Richard Flanagan: Die unbekannte Terroristin (Piper)

Eine Nacht mit ihm. Und plötzlich ist sie die meistgesuchte Frau der Welt. Das ist die Ausgangssituation in Richard Flanagans neuem Roman Die unbekannte Terroristin, der bei Piper erschienen ist.

In einem Fußballstadion werden drei Bomben entdeckt, und Gina Davis verbringt eine Nacht mit einem Fremden. Als sie aufwacht, ist der Mann verschwunden und sie eine mutmaßliche Terroristin. Noch bevor sie sich stellen und alles aufklären kann, entgleitet ihr die Kontrolle über ihr gesamtes Leben. Wer soll ihr noch glauben? Sogar sie selbst kann sich der endlosen Schleife der Fernsehbilder kaum entziehen: Tariq und sie auf den Bildern der Überwachungskameras, Schnitt. Die Bomben im Stadion, Schnitt. Anschläge in Städten auf der ganzen Welt. Gina wird klar, dass diese gigantische politische und mediale Maschinerie nicht mehr zu stoppen ist. In nur drei Tagen ist aus ihr ein vollkommen anderer Mensch geworden: Sie ist der Feind. Sie ist die Angst vor der Bedrohung durch das Unbekannte, das unsere Welt dieser Tage in Schrecken versetzt.

Flanagan beginnt die Geschichte mit einem Kick-Start und bringt sie dermassen Fahrt, dass man es fast als filmisch bezeichnen kann. Die unbekannte Terroristin liest sich wie ein Buch zum Film, der garantiert folgen wird. Ein Soundtrack ist sogar bereits vorhanden, denn eine Nocturne von Chopin unterliegt immer wieder der Geschichte, die ironischerweise die ganz verschiedenen Schauplätze vereint. Flanagan organisiert Verschwörungen und erschafft Verfolgungsjagden, wie man sie in diesem Genre erwartet. Sein Interesse geht jedoch über die Action hinaus und ist tiefgründiger. Er hat einen Roman über den Zustand einer Nation geschrieben und er apostrophiert Australien mit einer Wut, die von verratener Liebe abgeleitet scheint. Flanagans Australien ist keine Gemeinschaft und kaum mehr eine Gesellschaft. Das Volk, wie die Lap-Dancerin in dem Roman mit ihrem Verlangen nach Designer-Klamotten, ist dem Materialismus verfallen, besessen von Hypotheken, Pensionszahlungen und dem Erwerb der neuesten und glitzerndsten Gadgets. Seine Käuflichkeit macht aus ihnen moralische Feiglinge, und die Regierung terrorisiert sie darüber hinaus mit der von der Bush-Administration aus den USA in die Welt getragene ökonomische Besitzstandsangst und unverhohlener Fremdenfeindlichkeit. In diesem kraftvollen und schonungslosen Roman, der vor den Hintergrund des Krieges gegen den Terror gesetzt wird, zeigt Flanagan uns eine Welt ohne Gnade und Vergebung, ohne Licht, auf dem Weg in eine unerschütterliche Katastrophe.

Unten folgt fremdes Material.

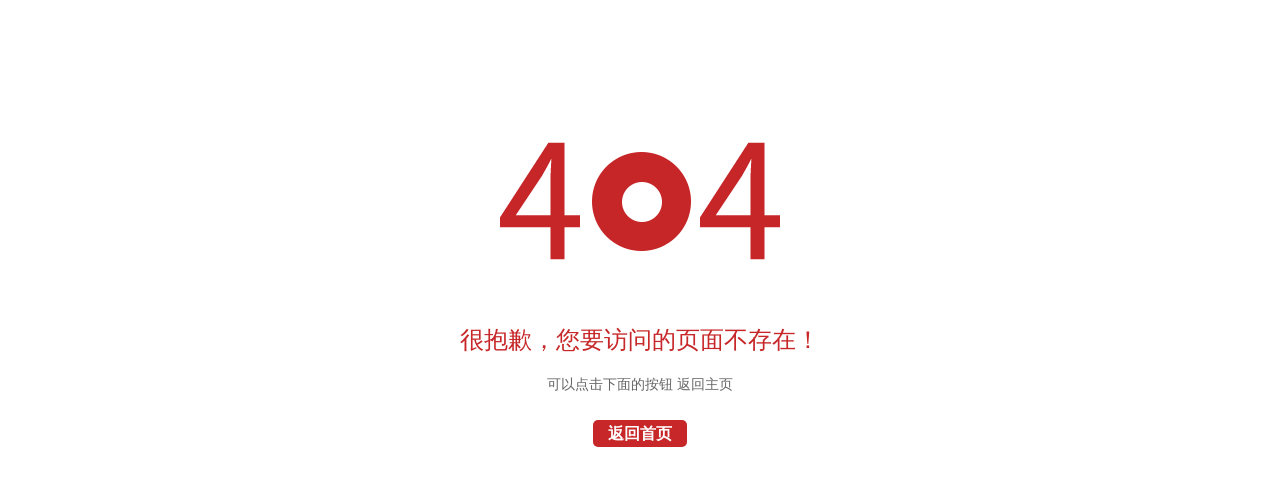

--- FILE ---
content_type: text/html; charset=gbk
request_url: https://www.yahuicj.com/economy/China/3302299-1.htm
body_size: 650
content:
<!DOCTYPE html>
<html lang="zh-cn">

<head>
  <meta charset=gb2312>
  <title>很抱歉！页面已丢失 - 亚汇网</title>
  <style>
    body {
      margin: 0 auto;
      text-align: center;
      font-size:14px;
      padding-top:10%;
    }

    a {
      color: #fff;
      background: #c72728;
      text-decoration: none;
      padding: 5px 15px;
      border-radius: 5px;
      font-size:16px;
    }
  </style>
</head>

<body>
  <p style="margin-bottom: 60px;"><img src="/404-4.png"></p>
  <p style="margin-bottom: 20px;color:#c72728;font-size: 24px;">很抱歉，您要访问的页面不存在！</p>
  <p style="margin-bottom: 30px;color:#666;">可以点击下面的按钮 返回主页</p>
  <a href="/" style="margin-bottom: 30px;"><b>返回首页</b></a>
</body>

</html>
<script>
var _hmt = _hmt || [];
(function() {
  var hm = document.createElement("script");
  hm.src = "https://hm.baidu.com/hm.js?64d066452ff4a92c0ba77ad19d234733";
  var s = document.getElementsByTagName("script")[0]; 
  s.parentNode.insertBefore(hm, s);
})();
</script>
<style>#head_loginer{display:none;}</style>

<script>
var _hmt = _hmt || [];
(function() {
  var hm = document.createElement("script");
  hm.src = "https://hm.baidu.com/hm.js?13ddb90a609a298c81f06eea7f2f29e8";
  var s = document.getElementsByTagName("script")[0]; 
  s.parentNode.insertBefore(hm, s);
})();
</script>
<script>
var _hmt = _hmt || [];
(function() {
  var hm = document.createElement("script");
  hm.src = "https://hm.baidu.com/hm.js?7ea7f3edc91685c6803e91bcc789408d";
  var s = document.getElementsByTagName("script")[0]; 
  s.parentNode.insertBefore(hm, s);
})();
</script>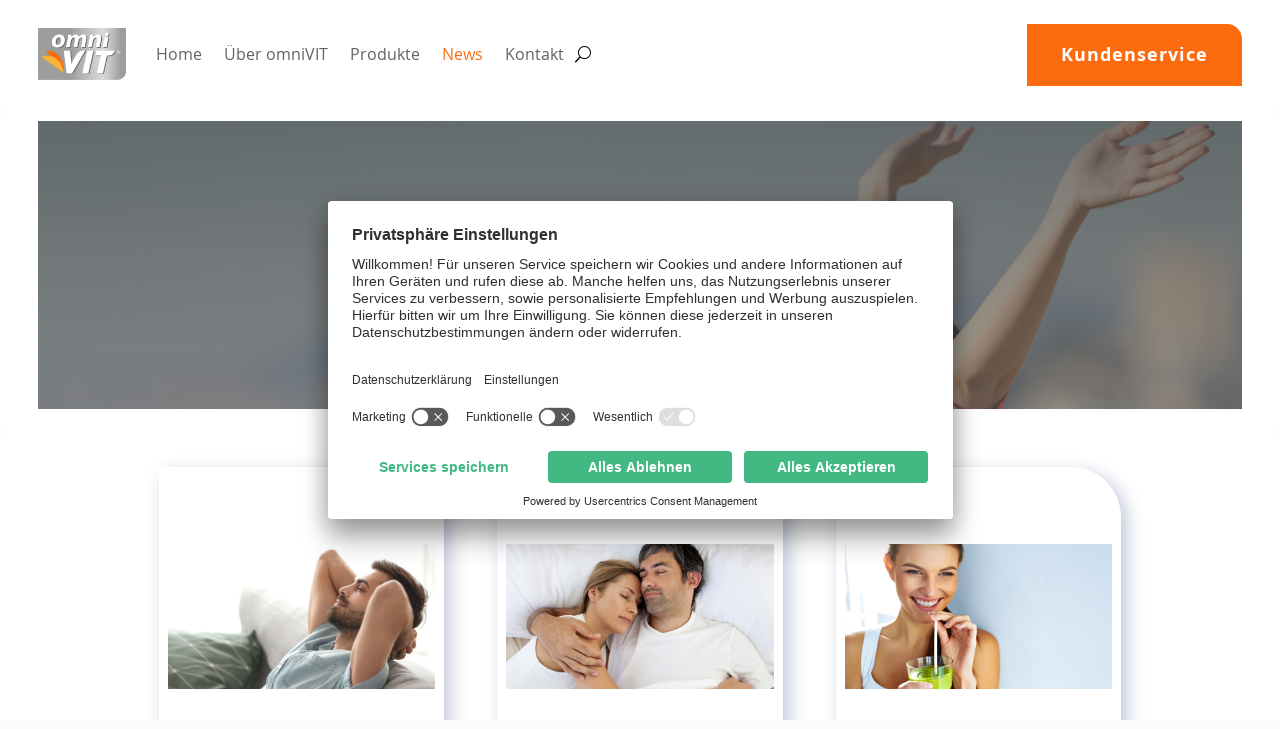

--- FILE ---
content_type: text/css
request_url: https://www.omnivit.de/wp-content/themes/divi-child/style.css?ver=1.0.0
body_size: 303
content:
/*
 Theme Name: Divi Child
 Theme URI: https://www.elegantthemes.com/gallery/divi/
 Description: Divi Child Theme
 Author: mister bk! GmbH
 Author URI: https://www.mister-bk.de/
 Template: Divi
 Version: 1.0.0
*/
 
/* =Theme customization starts here
------------------------------------------------------- */
/* OpenSans-Regular */
@font-face {
  font-display: swap; 
  font-family: 'Open Sans';
  font-style: normal;
  font-weight: 400;
  src: url('/wp-content/themes/divi-child/fonts/OpenSans-Regular.eot'); /* IE9 Compat Modes */
  src: url('/wp-content/themes/divi-child/fonts/OpenSans-Regular.eot?#iefix') format('embedded-opentype'), /* IE6-IE8 */
       url('/wp-content/themes/divi-child/fonts/OpenSans-Regular.woff2') format('woff2'), /* Chrome 36+, Opera 23+, Firefox 39+, Safari 12+, iOS 10+ */
       url('/wp-content/themes/divi-child/fonts/OpenSans-Regular.woff') format('woff'), /* Chrome 5+, Firefox 3.6+, IE 9+, Safari 5.1+, iOS 5+ */
       url('/wp-content/themes/divi-child/fonts/OpenSans-Regular.ttf') format('truetype'), /* Chrome 4+, Firefox 3.5+, IE 9+, Safari 3.1+, iOS 4.2+, Android Browser 2.2+ */
       url('/wp-content/themes/divi-child/fonts/OpenSans-Regular.svg#OpenSans-Regular') format('svg'); /* Legacy iOS */
}
/* OpenSans-Bold */
@font-face {
  font-display: swap; 
  font-family: 'Open Sans';
  font-style: normal;
  font-weight: 700;
  src: url('/wp-content/themes/divi-child/fonts/OpenSans-Bold.eot'); /* IE9 Compat Modes */
  src: url('/wp-content/themes/divi-child/fonts/OpenSans-Bold.eot?#iefix') format('embedded-opentype'), /* IE6-IE8 */
       url('/wp-content/themes/divi-child/fonts/OpenSans-Bold.woff2') format('woff2'), /* Chrome 36+, Opera 23+, Firefox 39+, Safari 12+, iOS 10+ */
       url('/wp-content/themes/divi-child/fonts/OpenSans-Bold.woff') format('woff'), /* Chrome 5+, Firefox 3.6+, IE 9+, Safari 5.1+, iOS 5+ */
       url('/wp-content/themes/divi-child/fonts/OpenSans-Bold.ttf') format('truetype'), /* Chrome 4+, Firefox 3.5+, IE 9+, Safari 3.1+, iOS 4.2+, Android Browser 2.2+ */
       url('/wp-content/themes/divi-child/fonts/OpenSans-Bold.svg#OpenSans-Bold') format('svg'); /* Legacy iOS */
}

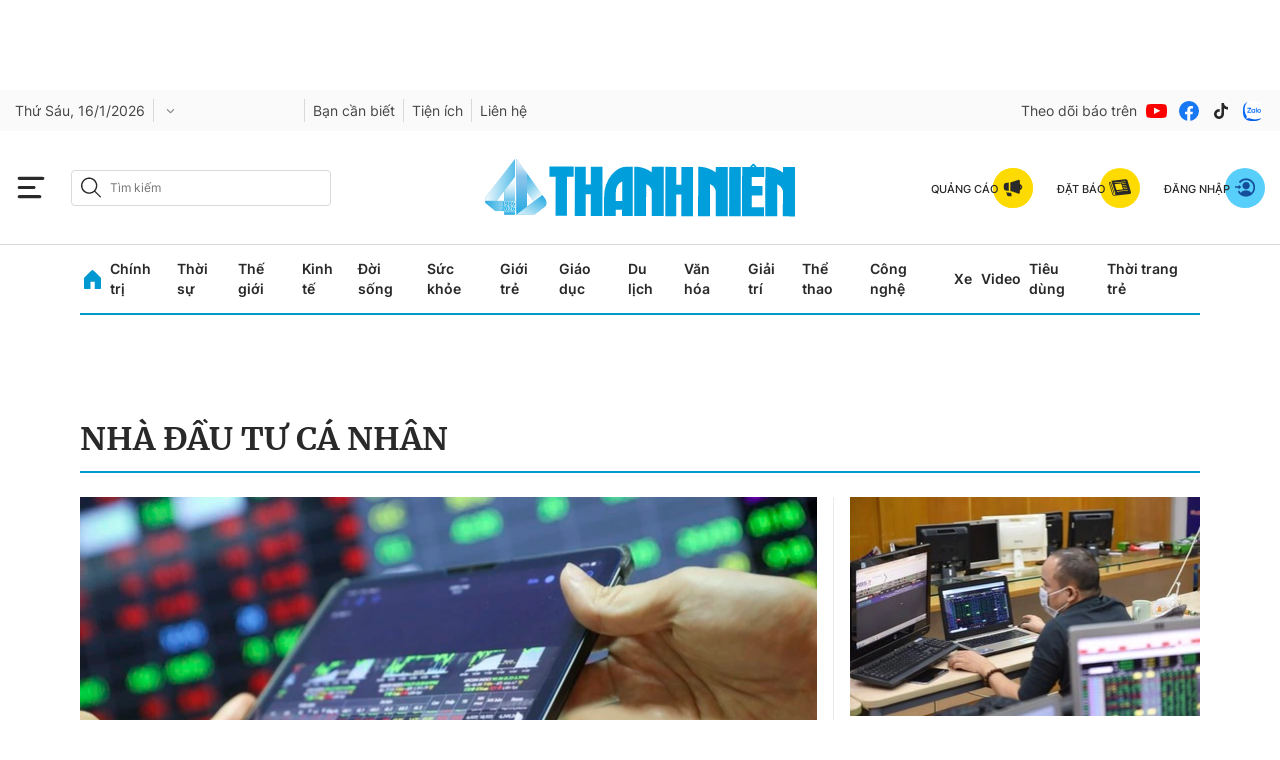

--- FILE ---
content_type: text/html; charset=UTF-8
request_url: https://auto-load-balancer.likr.tw/api/get_client_ip.php
body_size: -135
content:
"18.191.239.74"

Richard Flanagan wurde 1961 in Tasmanien geboren. Sein Roman Goulds Buch der Fische, ausgezeichnet mit dem Commonwealth Prize, machte ihn 2002 weltweit bekannt, seine insgesamt sechs Romane sind seither in 41 Ländern erschienen. Für Der schmale Pfad durchs Hinterland erhielt Richard Flanagan den bedeutendsten englischsprachigen Literaturpreis, den Man Booker Prize.

Die unbekannte Terroristin  von Richard Flanagan ist bei Piper erschienen.